Rice is grown over a wide range of climatic and edaphic conditions. The large gap in the productivity of rainfed ecosystems compared with irrigated ecosystem is largely caused by abiotic stresses such as drought, floods, and poor soils, coupled with the lack of well-adapted high-yielding varieties. Substantial progress has been made in unravelling the physiological and molecular bases of tolerance, however, progress in developing high yielding, tolerant varieties has been slow because of the undesirable phenotypes of the tolerant donors and the complexity of the tolerance mechanisms. Flash-floods normally affect rice during vegetative stage, however, in areas where direct seeding is practiced, heavy rains immediately after seeding cause severe damage to germinating seeds, resulting in poor crop stand.

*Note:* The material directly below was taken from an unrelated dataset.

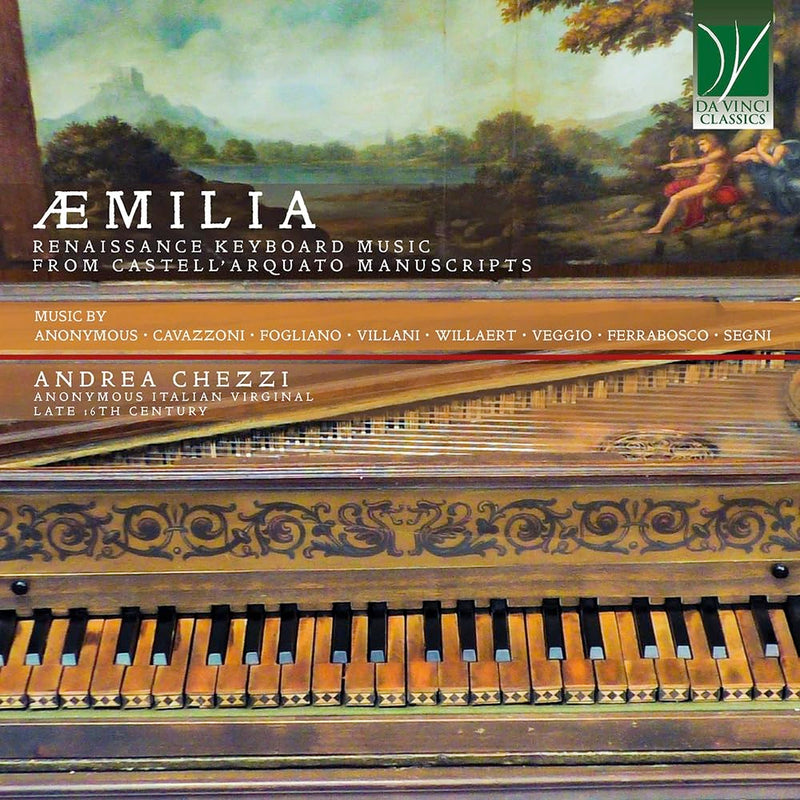 Æmilia-Renaissance Keyboard Music from Castell'Arq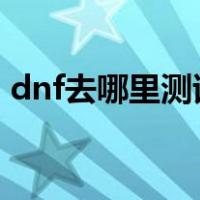 dnf去哪里测试伤害（DNF去哪里测试伤害）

Complete submergence annually affects about 16 million ha of rice in South and Southeast Asia, and about one third of the total rice growing area in Africa. Salinity is particularly troubling in coastal regions in the tropics because of marine influence and build up of salt in some inlands as a consequence of excessive irrigation with improper drainage. Mechanism of adaptation of rice to flooded condition at different stages of crop growth and adaptation to salt stress have been reviewed in the present paper.